====== ТЕКСТ ДОКУМЕНТА ======

Очаровательные анекдоты о Жераре де Нервале сейчас кочуют по страницам газет и журналов. Они напечатаны в "Марж", и совершенно прелестные истории есть в книге г-на Готье-Феррьера. А вот что было опубликовано в 1855 году в "Журналь пур рир":
"Несчастный Жерар де Нерваль, о котором так горячо и с полным основанием скорбят все, мог писать, подобно своему патрону Ретифу ла Бретонну, где угодно. То он записывал строчку на межевом столбе, то абзац на парапете Нового моста, иногда ему случалось сочинять в каком-нибудь кабачке в предместье, а порой и в уборной актрисы, попирая ногами роскошные ковры.
Не слишком ценя то, что сделано скоро, прозу он писал маленькими кусочками на полосках бумаги, которые скреплял друг с другом облатками для запечатывания писем. Таким образом, рукопись томика складывалась из пятисот, а то и шестисот маленьких частей, но в ней не нашлось бы ни одного слова, которое не было бы великолепно.
Все читали его очаровательную новеллу под названием "Сильвия". Жерар де Нерваль, когда сочинял ее, провел целую неделю в Шантийи только потому, что ему потребовалось изучить солнечный закат.
- Поездка в Шантийи, - рассказывал он, - обошлась мне в двести франков, а написал я там с дюжину строк, так что закат этот, сожрав у меня кучу денег, принес мне всего-навсего восемьдесят су".

======

## ЧАСТИ УПРАЖНЕНИЯ
1. Как короче передать абзац текста о Жераре де Нервале, который начинается словами «Не слишком ценя то, что сделано скоро», сохранив его основные факты?
2. Перепишите дословно фрагмент текста о Жераре де Нервале: от слов «Не слишком ценя» до слов «изучить солнечный закат.» включительно.

====== ПРЕДОСТАВЛЕННЫЕ СВЕДЕНИЯ ======

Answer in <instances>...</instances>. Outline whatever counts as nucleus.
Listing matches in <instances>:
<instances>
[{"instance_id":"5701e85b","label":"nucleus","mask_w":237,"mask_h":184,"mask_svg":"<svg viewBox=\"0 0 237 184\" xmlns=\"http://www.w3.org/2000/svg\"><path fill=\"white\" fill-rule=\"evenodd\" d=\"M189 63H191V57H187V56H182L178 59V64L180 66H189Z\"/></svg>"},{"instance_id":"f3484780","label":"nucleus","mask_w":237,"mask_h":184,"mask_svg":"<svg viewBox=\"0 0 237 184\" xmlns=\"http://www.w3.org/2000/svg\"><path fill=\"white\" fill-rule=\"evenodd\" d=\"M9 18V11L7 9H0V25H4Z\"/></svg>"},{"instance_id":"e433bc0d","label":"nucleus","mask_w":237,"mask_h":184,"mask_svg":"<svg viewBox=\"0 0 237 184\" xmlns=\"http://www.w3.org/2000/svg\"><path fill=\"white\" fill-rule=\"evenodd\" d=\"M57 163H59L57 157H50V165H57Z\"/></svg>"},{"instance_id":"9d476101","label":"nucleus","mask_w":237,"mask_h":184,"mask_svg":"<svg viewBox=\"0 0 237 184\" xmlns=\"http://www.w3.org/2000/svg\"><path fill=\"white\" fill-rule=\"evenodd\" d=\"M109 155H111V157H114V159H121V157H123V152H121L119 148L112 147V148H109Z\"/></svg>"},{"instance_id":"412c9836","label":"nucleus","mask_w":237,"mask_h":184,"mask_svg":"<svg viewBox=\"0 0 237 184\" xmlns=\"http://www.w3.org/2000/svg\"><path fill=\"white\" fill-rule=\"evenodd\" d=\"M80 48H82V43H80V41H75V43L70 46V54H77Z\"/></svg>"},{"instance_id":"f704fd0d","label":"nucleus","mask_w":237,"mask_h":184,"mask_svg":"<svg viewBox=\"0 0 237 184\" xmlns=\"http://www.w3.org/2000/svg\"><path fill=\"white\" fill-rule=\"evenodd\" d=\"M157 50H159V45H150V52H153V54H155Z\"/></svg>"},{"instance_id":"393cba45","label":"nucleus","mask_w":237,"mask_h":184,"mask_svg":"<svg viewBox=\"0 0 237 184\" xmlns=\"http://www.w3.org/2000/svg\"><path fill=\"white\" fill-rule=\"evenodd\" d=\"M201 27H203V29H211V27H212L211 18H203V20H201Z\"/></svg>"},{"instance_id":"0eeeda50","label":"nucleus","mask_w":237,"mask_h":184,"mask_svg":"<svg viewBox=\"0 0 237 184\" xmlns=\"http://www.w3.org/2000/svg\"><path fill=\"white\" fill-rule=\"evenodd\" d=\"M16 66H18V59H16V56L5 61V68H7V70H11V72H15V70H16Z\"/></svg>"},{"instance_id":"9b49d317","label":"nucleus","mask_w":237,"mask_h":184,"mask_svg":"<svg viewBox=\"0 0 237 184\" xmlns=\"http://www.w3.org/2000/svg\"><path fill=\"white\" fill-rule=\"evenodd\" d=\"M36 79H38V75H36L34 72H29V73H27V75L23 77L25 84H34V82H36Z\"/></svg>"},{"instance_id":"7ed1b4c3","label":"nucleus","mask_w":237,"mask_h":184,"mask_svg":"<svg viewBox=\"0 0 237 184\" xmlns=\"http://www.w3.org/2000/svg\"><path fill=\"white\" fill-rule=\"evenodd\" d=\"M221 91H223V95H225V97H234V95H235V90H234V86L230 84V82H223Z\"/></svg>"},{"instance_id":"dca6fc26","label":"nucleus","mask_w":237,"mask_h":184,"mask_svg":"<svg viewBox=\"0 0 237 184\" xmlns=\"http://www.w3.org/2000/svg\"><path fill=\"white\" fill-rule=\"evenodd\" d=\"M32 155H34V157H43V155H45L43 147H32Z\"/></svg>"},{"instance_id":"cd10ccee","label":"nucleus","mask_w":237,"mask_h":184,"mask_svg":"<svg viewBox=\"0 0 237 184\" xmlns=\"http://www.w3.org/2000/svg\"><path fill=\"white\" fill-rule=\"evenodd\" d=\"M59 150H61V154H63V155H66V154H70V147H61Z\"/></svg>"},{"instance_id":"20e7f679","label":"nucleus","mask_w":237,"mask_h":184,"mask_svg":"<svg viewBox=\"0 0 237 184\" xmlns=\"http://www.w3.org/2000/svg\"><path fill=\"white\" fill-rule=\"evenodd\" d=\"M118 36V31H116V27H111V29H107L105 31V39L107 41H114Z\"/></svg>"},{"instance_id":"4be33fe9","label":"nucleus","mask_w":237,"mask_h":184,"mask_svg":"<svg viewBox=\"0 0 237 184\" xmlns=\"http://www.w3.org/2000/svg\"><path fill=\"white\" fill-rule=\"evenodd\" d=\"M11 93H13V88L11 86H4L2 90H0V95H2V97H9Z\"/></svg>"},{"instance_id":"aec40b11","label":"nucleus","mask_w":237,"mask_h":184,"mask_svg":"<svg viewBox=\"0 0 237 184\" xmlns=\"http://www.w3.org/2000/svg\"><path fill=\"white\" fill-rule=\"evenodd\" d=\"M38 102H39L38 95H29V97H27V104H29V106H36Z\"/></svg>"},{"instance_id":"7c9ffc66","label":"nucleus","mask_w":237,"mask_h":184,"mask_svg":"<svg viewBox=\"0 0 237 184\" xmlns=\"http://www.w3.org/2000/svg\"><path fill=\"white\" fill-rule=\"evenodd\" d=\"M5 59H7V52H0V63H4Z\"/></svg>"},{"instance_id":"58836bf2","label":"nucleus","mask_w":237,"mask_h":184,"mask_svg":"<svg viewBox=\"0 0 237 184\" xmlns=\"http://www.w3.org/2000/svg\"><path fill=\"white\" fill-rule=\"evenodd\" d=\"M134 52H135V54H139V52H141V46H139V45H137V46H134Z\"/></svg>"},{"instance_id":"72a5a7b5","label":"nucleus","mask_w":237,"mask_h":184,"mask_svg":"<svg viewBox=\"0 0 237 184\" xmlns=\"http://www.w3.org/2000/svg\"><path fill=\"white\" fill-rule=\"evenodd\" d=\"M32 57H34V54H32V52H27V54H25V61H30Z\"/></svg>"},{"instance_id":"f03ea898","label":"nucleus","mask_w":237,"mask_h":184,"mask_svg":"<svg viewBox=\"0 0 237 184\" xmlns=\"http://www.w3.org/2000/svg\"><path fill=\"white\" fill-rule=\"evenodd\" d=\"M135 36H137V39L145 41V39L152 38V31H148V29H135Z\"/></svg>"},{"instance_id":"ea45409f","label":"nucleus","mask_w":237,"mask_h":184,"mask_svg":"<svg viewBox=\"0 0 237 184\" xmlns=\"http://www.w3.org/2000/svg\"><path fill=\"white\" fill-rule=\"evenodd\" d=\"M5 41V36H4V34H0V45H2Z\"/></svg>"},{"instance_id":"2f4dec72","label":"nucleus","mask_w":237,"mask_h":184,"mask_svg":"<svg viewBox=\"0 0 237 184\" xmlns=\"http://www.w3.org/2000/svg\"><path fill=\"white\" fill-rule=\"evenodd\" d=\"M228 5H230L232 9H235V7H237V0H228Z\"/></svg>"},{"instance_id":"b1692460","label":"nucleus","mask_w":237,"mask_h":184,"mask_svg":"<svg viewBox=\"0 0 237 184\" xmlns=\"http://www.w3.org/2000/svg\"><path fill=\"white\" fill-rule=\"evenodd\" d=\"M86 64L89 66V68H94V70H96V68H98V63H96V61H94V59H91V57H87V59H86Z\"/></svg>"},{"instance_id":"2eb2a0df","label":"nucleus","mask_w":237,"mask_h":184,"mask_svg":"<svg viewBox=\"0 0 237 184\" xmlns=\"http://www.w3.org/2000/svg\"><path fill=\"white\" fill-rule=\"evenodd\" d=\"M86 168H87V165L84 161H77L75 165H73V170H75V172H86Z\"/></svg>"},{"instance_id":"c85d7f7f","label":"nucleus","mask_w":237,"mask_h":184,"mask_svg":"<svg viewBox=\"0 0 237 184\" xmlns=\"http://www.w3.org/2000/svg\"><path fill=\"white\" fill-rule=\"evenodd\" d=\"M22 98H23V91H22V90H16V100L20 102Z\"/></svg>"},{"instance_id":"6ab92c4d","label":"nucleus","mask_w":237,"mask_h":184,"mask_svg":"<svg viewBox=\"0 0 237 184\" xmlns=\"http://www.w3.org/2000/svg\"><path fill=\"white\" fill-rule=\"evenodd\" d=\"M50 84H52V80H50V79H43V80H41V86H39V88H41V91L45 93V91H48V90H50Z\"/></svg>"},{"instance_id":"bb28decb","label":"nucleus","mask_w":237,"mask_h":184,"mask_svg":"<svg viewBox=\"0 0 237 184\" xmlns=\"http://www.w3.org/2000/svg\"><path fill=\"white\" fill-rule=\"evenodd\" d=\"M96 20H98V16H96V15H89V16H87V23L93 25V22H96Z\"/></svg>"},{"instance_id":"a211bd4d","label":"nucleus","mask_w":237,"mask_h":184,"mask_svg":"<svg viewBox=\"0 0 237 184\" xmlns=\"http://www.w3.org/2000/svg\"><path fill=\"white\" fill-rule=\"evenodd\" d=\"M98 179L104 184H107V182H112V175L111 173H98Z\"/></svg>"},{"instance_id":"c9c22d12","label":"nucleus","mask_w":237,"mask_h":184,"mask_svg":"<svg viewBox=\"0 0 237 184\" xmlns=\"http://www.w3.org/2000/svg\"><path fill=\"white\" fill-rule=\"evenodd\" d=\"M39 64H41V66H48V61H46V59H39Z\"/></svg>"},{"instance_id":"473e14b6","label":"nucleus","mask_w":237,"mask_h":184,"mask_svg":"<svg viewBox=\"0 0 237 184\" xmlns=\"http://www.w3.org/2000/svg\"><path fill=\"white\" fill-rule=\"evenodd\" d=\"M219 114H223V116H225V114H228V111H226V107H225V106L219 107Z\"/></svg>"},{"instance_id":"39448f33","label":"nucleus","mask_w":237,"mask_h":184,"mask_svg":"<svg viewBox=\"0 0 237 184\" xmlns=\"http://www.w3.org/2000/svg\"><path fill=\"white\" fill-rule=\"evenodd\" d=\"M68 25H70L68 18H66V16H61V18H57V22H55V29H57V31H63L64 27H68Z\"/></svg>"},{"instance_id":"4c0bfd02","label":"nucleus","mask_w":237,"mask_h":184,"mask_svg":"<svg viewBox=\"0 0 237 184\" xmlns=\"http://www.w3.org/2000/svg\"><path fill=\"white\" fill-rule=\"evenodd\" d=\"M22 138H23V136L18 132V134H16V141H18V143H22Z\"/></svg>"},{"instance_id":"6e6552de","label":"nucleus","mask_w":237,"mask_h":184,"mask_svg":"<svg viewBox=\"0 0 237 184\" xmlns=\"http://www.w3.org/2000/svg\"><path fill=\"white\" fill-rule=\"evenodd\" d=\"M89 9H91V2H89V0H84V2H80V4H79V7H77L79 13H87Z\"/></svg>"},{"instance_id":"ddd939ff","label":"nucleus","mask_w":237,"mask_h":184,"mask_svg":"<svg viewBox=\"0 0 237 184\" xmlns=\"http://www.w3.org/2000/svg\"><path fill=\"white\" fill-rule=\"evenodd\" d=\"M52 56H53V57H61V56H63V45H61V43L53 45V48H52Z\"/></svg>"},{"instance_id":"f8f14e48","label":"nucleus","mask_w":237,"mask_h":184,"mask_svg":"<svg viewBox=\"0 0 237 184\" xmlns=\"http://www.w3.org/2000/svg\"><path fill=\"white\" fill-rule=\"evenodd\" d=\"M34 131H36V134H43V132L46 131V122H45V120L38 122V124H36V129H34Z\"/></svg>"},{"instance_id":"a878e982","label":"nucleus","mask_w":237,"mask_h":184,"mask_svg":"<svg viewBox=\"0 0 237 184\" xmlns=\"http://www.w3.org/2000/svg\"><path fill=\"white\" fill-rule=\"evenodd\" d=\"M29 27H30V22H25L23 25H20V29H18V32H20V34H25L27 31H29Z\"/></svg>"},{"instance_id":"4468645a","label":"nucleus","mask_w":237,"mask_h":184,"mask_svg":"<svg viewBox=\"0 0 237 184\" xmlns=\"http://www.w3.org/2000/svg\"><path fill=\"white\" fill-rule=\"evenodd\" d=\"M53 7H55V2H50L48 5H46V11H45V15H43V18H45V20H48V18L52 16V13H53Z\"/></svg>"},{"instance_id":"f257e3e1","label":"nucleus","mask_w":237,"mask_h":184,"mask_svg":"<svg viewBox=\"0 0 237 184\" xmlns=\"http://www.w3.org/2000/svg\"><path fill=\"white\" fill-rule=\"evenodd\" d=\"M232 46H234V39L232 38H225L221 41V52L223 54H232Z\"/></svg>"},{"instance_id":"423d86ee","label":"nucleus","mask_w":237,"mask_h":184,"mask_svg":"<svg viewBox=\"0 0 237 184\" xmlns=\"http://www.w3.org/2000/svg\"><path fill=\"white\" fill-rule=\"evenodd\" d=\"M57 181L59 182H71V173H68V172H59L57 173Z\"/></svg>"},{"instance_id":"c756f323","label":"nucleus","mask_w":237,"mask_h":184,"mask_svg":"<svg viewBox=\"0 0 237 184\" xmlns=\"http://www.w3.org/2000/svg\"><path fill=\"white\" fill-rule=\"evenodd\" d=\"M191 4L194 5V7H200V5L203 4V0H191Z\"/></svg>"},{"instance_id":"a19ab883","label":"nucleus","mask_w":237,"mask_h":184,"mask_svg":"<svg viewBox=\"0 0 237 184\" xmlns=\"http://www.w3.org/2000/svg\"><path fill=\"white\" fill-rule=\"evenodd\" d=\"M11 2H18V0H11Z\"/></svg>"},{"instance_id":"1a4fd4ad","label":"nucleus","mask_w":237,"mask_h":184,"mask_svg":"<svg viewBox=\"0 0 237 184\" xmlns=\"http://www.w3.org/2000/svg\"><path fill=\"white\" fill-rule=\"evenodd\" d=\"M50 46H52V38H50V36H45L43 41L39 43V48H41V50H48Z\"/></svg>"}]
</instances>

======

## ОТВЕТЫ ПО ЗАДАНИЯМ
1. Нерваль писал прозу маленькими кусочками на полосках бумаги и скреплял их облатками для запечатывания писем. Рукопись томика складывалась из пятисот, а то и шестисот таких частей, и каждое слово в ней было великолепно.

2.
Не слишком ценя то, что сделано скоро, прозу он писал маленькими кусочками на полосках бумаги, которые скреплял друг с другом облатками для запечатывания писем. Таким образом, рукопись томика складывалась из пятисот, а то и шестисот маленьких частей, но в ней не нашлось бы ни одного слова, которое не было бы великолепно.
Все читали его очаровательную новеллу под названием "Сильвия". Жерар де Нерваль, когда сочинял ее, провел целую неделю в Шантийи только потому, что ему потребовалось изучить солнечный закат.